About this task: Your answer should consist solely of the lines from the first line of the data through the line with "common name: deer", each reproduced exactly.

Records from a data source:
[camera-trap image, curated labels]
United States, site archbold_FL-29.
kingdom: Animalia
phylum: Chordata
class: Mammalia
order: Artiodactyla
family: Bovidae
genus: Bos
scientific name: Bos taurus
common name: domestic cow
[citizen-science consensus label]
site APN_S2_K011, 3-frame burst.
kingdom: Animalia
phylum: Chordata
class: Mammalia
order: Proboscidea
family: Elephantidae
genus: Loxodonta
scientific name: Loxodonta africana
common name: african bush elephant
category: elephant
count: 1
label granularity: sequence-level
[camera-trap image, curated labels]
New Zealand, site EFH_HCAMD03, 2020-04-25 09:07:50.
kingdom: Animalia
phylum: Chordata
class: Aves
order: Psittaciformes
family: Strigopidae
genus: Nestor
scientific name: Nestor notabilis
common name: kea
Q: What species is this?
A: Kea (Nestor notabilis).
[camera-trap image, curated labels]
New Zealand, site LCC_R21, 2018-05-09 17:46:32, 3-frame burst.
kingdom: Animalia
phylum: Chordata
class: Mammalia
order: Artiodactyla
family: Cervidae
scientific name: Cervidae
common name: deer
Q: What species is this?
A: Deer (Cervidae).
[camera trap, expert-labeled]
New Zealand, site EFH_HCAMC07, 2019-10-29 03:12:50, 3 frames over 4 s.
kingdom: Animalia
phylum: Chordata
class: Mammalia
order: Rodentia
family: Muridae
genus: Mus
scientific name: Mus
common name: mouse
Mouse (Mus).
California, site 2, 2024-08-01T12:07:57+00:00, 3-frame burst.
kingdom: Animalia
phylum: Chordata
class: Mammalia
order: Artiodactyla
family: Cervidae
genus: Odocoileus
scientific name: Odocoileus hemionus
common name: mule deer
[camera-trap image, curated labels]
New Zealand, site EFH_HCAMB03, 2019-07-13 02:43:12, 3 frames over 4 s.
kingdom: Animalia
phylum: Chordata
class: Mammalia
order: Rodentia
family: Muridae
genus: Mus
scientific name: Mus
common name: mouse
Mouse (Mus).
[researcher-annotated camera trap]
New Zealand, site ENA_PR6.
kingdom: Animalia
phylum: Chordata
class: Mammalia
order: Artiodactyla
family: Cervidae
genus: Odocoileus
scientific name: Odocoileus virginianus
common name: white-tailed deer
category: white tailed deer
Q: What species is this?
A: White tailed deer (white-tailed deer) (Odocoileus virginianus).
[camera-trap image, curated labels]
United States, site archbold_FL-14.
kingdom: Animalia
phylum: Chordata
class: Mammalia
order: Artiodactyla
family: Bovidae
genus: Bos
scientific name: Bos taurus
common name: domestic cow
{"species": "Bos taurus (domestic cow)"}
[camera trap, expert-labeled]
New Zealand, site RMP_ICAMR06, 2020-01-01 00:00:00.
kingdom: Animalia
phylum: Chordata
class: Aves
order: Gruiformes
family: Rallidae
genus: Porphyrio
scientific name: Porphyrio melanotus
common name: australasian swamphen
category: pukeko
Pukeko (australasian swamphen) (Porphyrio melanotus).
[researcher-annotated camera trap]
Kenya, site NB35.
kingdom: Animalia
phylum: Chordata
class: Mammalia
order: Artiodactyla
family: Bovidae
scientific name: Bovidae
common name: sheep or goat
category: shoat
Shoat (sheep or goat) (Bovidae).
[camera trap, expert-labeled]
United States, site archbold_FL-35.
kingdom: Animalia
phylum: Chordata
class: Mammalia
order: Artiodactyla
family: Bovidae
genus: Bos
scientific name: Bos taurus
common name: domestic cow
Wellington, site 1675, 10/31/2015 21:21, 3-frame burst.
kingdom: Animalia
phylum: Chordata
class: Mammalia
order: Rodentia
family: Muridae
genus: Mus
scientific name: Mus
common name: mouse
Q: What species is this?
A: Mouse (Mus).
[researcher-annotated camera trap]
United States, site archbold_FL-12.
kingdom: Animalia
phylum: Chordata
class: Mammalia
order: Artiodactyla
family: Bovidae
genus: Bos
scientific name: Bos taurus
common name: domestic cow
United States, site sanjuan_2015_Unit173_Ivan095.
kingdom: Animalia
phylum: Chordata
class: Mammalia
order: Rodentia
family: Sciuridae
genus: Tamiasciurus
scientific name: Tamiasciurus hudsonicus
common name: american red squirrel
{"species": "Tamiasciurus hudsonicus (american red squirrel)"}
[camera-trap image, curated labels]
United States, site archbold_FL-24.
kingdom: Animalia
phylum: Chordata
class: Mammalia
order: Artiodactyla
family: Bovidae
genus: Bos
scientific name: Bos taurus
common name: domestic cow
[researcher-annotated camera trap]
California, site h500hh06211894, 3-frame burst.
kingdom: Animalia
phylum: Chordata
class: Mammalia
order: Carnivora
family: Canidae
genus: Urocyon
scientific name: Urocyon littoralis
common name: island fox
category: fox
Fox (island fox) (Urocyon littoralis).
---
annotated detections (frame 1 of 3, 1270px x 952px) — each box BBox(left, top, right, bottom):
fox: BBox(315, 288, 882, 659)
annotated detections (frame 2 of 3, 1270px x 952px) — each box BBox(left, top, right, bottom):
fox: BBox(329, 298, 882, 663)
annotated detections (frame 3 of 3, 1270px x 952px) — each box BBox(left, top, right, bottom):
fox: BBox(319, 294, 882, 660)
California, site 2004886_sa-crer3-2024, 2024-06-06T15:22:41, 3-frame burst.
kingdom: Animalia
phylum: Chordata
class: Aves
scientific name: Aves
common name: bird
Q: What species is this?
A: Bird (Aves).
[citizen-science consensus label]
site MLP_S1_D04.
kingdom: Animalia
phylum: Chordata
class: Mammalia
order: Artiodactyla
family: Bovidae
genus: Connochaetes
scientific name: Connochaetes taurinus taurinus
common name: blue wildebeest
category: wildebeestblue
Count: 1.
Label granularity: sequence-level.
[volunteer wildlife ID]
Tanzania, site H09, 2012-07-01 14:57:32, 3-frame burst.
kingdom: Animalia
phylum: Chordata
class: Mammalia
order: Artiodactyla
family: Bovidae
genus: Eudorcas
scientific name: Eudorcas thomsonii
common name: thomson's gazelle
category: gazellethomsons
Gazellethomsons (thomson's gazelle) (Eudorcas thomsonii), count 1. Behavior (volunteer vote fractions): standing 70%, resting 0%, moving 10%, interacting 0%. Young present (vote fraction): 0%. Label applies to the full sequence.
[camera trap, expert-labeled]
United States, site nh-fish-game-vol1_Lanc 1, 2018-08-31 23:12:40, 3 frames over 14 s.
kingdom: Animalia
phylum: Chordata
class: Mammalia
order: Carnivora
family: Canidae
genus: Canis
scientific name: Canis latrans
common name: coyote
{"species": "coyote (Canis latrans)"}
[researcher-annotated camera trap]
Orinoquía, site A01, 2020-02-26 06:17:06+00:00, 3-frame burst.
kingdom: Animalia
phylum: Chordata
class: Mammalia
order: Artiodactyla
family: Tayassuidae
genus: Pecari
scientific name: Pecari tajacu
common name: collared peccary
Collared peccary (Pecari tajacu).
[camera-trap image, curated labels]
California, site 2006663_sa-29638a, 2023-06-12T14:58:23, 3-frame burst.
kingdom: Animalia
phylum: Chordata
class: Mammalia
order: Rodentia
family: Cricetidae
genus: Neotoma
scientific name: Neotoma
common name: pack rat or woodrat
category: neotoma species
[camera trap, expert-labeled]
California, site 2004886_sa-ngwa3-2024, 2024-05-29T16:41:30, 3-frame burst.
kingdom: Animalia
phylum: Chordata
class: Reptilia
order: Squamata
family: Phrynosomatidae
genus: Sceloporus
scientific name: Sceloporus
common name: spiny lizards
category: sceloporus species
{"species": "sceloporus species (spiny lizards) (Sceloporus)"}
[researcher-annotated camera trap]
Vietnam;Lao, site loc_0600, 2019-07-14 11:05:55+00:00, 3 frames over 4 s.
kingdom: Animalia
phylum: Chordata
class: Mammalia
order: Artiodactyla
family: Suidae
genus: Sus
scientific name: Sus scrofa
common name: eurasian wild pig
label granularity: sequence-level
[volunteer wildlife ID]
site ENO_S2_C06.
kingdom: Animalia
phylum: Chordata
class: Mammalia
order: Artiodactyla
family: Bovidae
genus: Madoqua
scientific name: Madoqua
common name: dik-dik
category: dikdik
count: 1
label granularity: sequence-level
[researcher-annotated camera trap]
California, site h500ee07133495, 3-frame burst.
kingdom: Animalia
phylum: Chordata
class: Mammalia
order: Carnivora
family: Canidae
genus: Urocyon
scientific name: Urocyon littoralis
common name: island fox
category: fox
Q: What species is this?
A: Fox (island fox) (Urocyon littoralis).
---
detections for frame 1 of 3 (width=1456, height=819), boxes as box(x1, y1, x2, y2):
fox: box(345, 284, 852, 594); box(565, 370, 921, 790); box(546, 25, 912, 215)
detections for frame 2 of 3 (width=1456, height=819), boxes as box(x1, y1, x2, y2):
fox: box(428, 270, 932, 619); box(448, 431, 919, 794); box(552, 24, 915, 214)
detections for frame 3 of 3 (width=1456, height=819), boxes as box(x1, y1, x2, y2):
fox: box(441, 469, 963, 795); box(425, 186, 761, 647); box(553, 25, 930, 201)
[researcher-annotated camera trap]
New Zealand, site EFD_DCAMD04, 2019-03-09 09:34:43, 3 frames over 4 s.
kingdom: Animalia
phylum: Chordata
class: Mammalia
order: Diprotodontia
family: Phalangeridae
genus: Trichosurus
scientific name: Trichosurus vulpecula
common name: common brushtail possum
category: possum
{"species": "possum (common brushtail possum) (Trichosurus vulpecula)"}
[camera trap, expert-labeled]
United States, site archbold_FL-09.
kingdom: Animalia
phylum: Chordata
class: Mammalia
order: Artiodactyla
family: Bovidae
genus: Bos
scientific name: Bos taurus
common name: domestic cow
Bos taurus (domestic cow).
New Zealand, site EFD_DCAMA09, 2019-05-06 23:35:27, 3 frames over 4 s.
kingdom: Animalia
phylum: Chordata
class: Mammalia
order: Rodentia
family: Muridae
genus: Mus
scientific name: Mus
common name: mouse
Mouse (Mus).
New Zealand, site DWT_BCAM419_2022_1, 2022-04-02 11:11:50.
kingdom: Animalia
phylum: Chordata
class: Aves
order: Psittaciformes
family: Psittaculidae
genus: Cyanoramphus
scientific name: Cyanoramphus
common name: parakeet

Worked solution:
[camera-trap image, curated labels]
United States, site archbold_FL-29.
kingdom: Animalia
phylum: Chordata
class: Mammalia
order: Artiodactyla
family: Bovidae
genus: Bos
scientific name: Bos taurus
common name: domestic cow
[citizen-science consensus label]
site APN_S2_K011, 3-frame burst.
kingdom: Animalia
phylum: Chordata
class: Mammalia
order: Proboscidea
family: Elephantidae
genus: Loxodonta
scientific name: Loxodonta africana
common name: african bush elephant
category: elephant
count: 1
label granularity: sequence-level
[camera-trap image, curated labels]
New Zealand, site EFH_HCAMD03, 2020-04-25 09:07:50.
kingdom: Animalia
phylum: Chordata
class: Aves
order: Psittaciformes
family: Strigopidae
genus: Nestor
scientific name: Nestor notabilis
common name: kea
Q: What species is this?
A: Kea (Nestor notabilis).
[camera-trap image, curated labels]
New Zealand, site LCC_R21, 2018-05-09 17:46:32, 3-frame burst.
kingdom: Animalia
phylum: Chordata
class: Mammalia
order: Artiodactyla
family: Cervidae
scientific name: Cervidae
common name: deer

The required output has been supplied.